Dliver fresh and fast insights
At RakutenTV, we had a lot of cases where data was stored in s3 in real-time from external systems.
I designed and implemented a real-time ingestion pipeline into Snowflake using Snowpipe that uses AWS SQS queues and S3 event notifications to load data as it arrives.
I also built a python streamlit application to monitor the ingestion status and data quality. This allowed us to deliver fresh insights to our stakeholders and reduced the time to insight from days to minutes.
At New Work, my team and I worked on a project to enrich customer data in real-time using Kafka Streams and KSQL DB.
It was deployed on our on-premise Kubernetes cluster as a statefulset as we needed to maintain the state using on-disk RocksDB.
Later, we also built a stream processing application using Apache Hudi deltastreamer to sink this data into a Hudi table on HDFS.
Some of the legacy applications used Akka Streams for stream processing.
During my time at New Work, I worked on a POC to ingest real-time data into a Feast feature store.
We used Athena as our offline store with data stored on S3, and, DynamoDB as our online store.
The POC used the Python Faust library to consume data from Kafka topics and write it to the feature store.
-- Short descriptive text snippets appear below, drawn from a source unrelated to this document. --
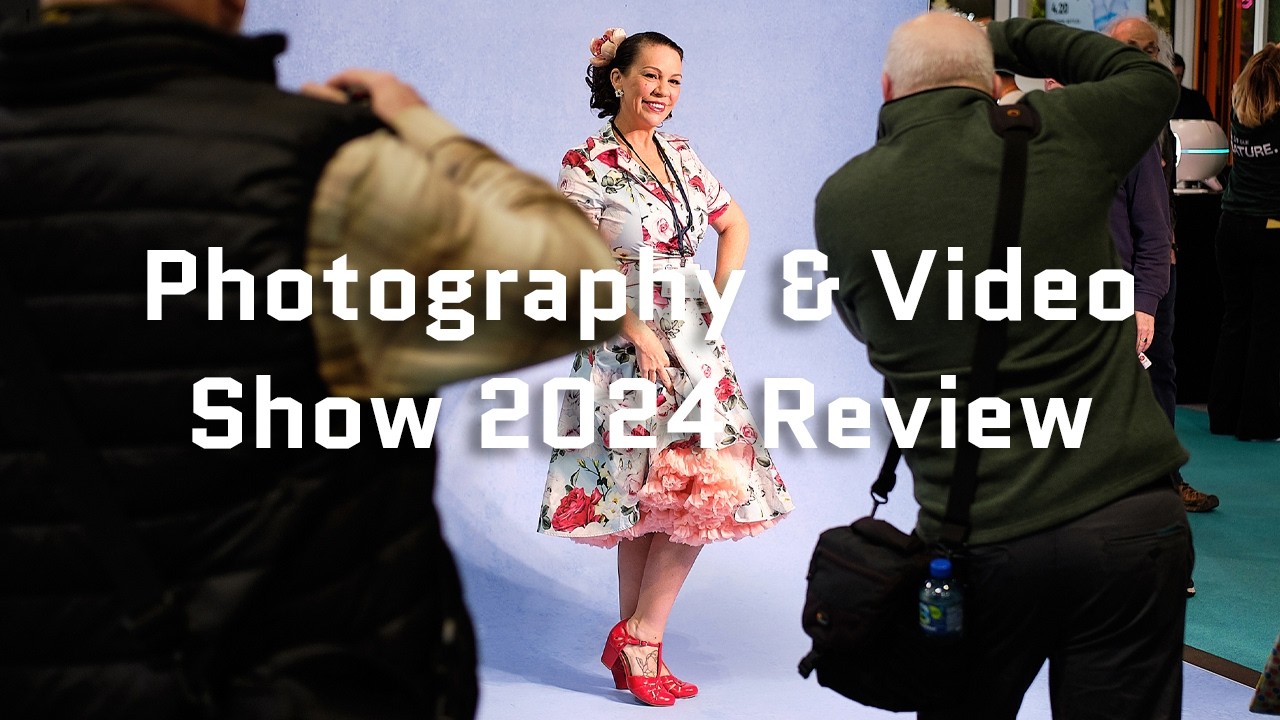 The Photography & Video Show 2024 – Birmingham NEC, England.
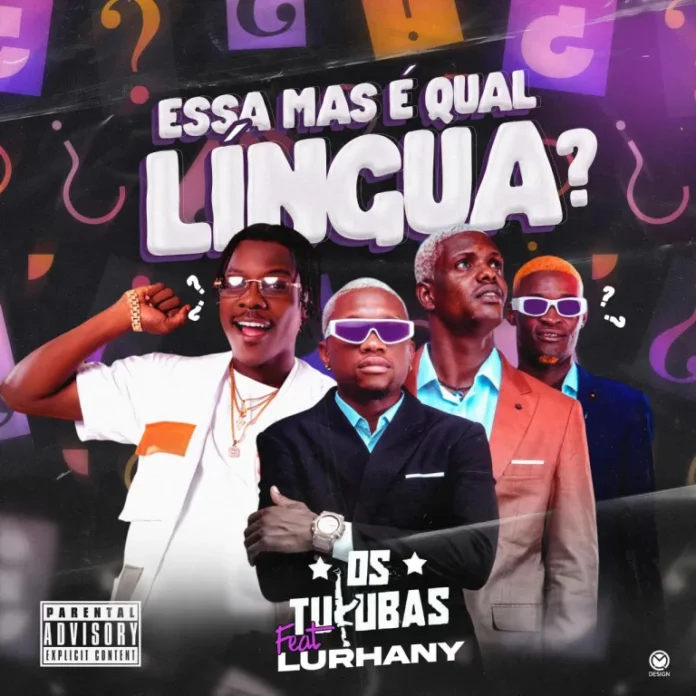 Os Tukuba ft. Lurhany – Essa Mais é Qual Língua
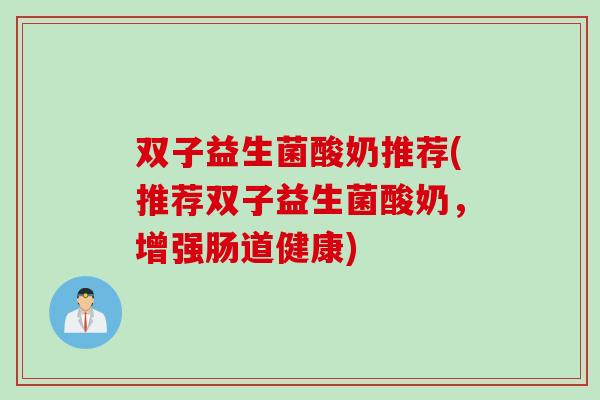 双子益生菌酸奶推荐(推荐双子益生菌酸奶，增强肠道健康)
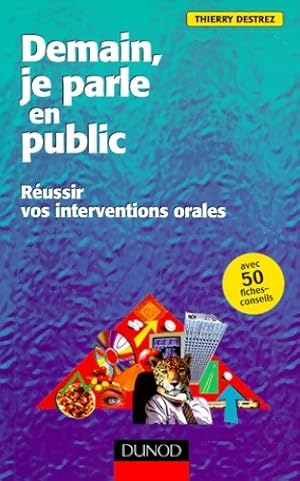 Demain, je parle en public - Thierry Destrez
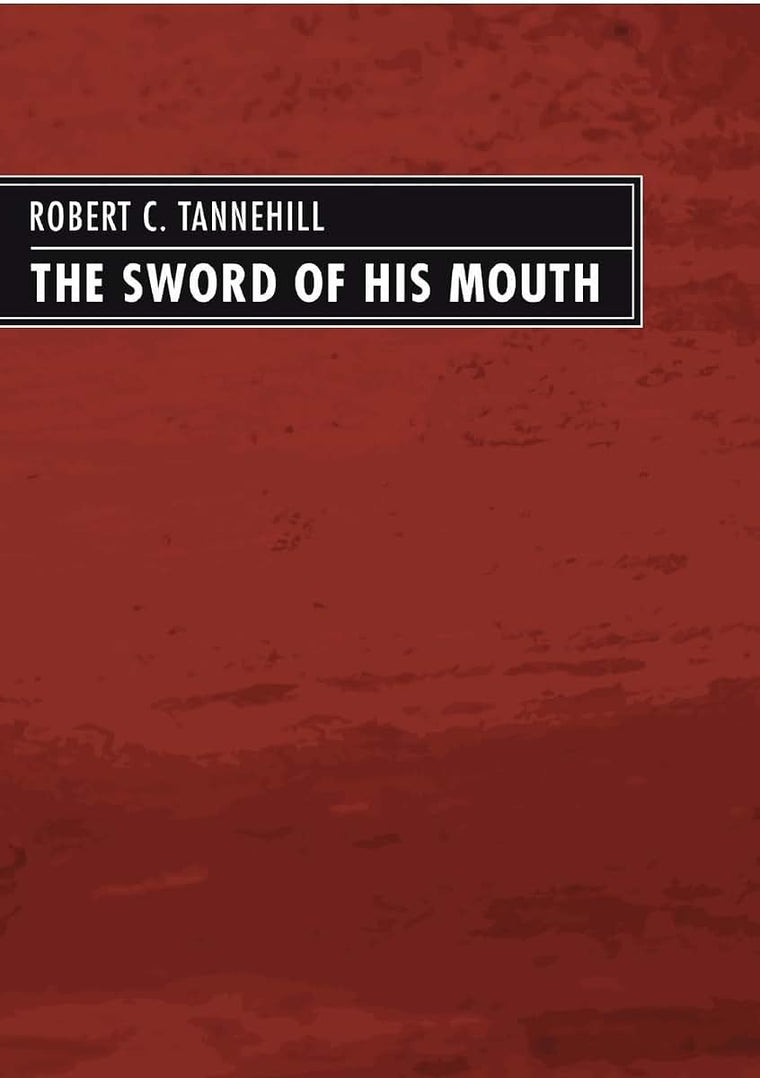 The Sword of His Mouth
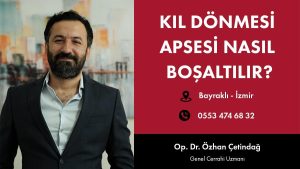 Kıl Dönmesi Apsesi Nasıl Boşaltılır?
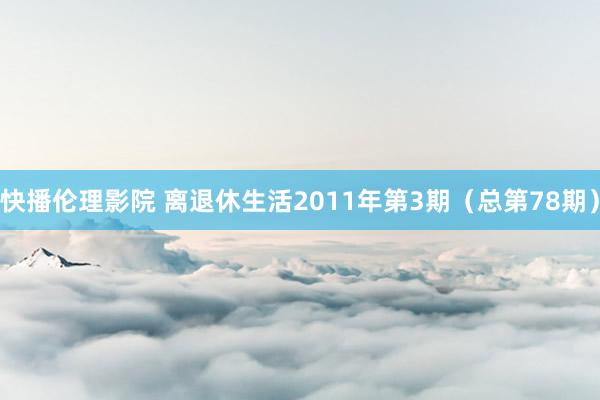 快播伦理影院 离退休生活2011年第3期（总第78期）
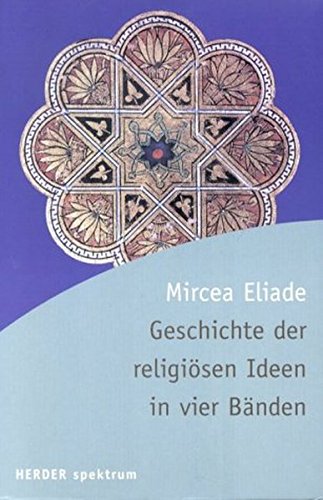 Geschichte der religiösen Ideen (Herder Spektrum) - Eliade, Mircea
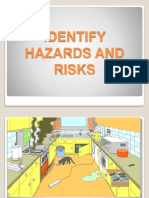 Identify Hazards and Risks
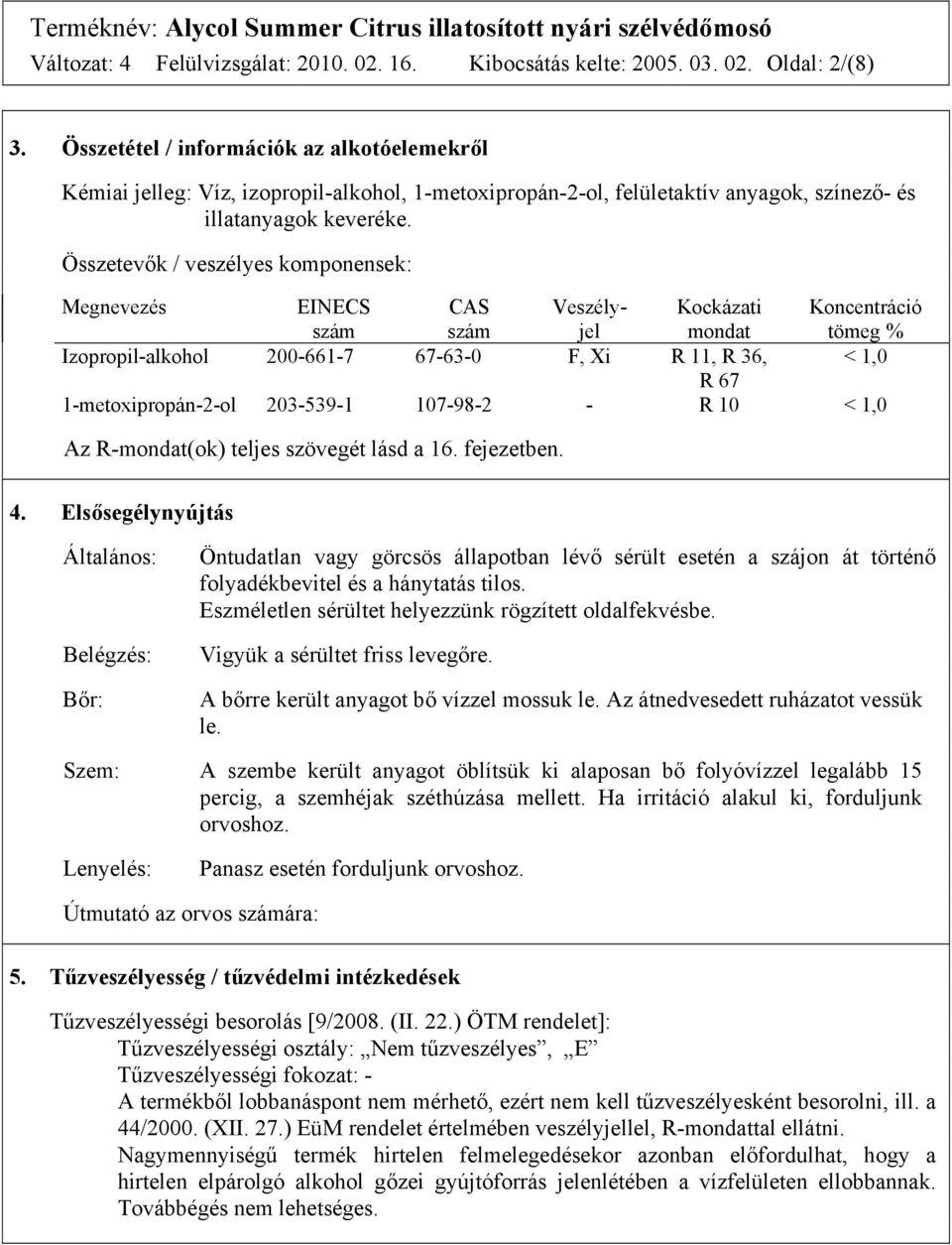 Összetevők / veszélyes komponensek: Megnevezés EINECS szám CAS szám Veszélyjel Kockázati mondat Koncentráció tömeg % Izopropil-alkohol 200-661-7 67-63-0 F, Xi R 11, R 36, < 1,0 R 67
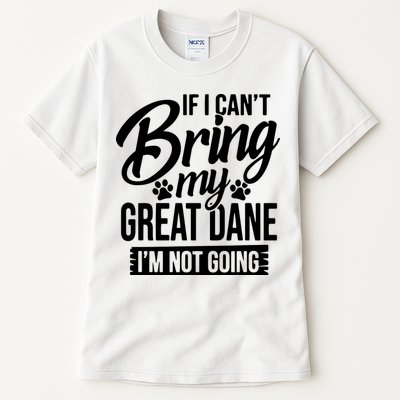 If I Cant Bring My Great Dane Great Dane Lover Tall T-Shirt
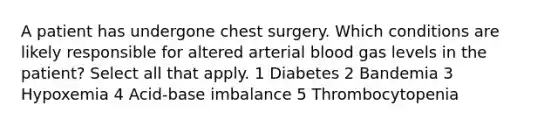 A patient has undergone chest surgery. Which conditions are likely responsible for altered arterial blood gas levels in the patient? Select all that apply. 1 Diabetes 2 Bandemia 3 Hypoxemia 4 Acid-base imbalance 5 Thrombocytopenia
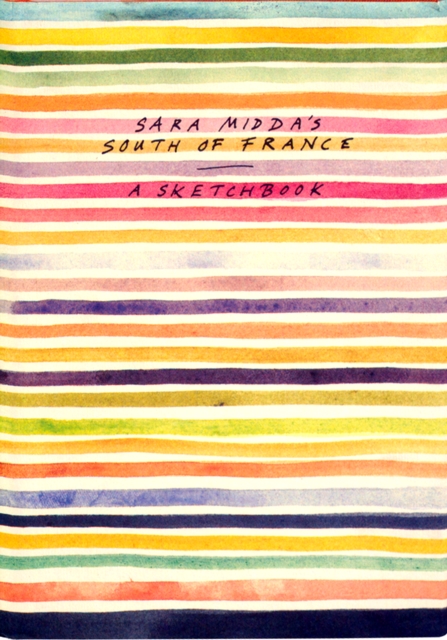 Sara Middas South of France, Hardback Book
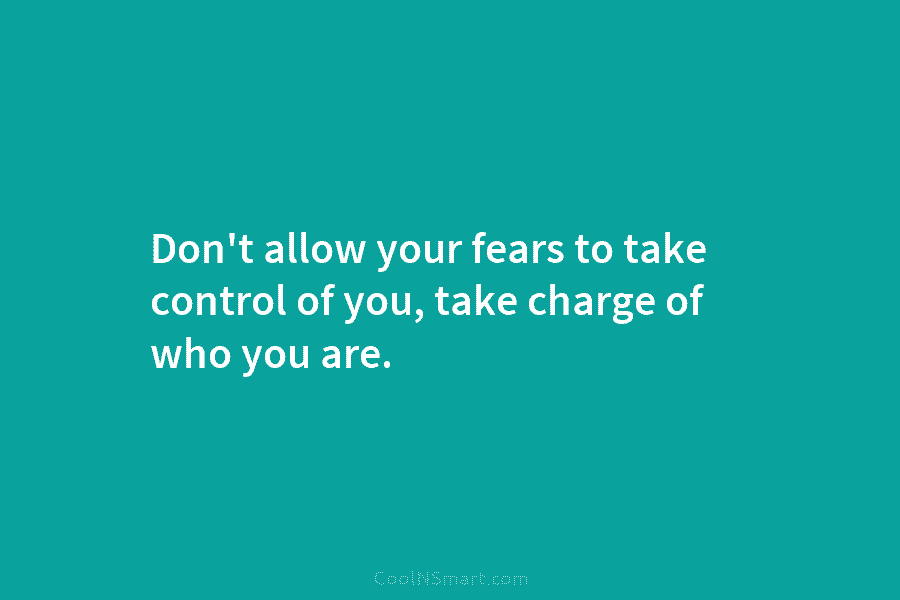 Don’t allow your fears to take control of you, take charge of who you are.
I created a POC to ingest data directly from Kafka into Qdrant, a vector database. The application was written in Rust and used the Kafka Rust library to consume the messags and the Qdrant Rust SDK to batch based on time and size and write the vectors to the database. The offsets were committed only after the data was uploaded to Qdrant successfully. Tokio was used for async IO operations. (Repository)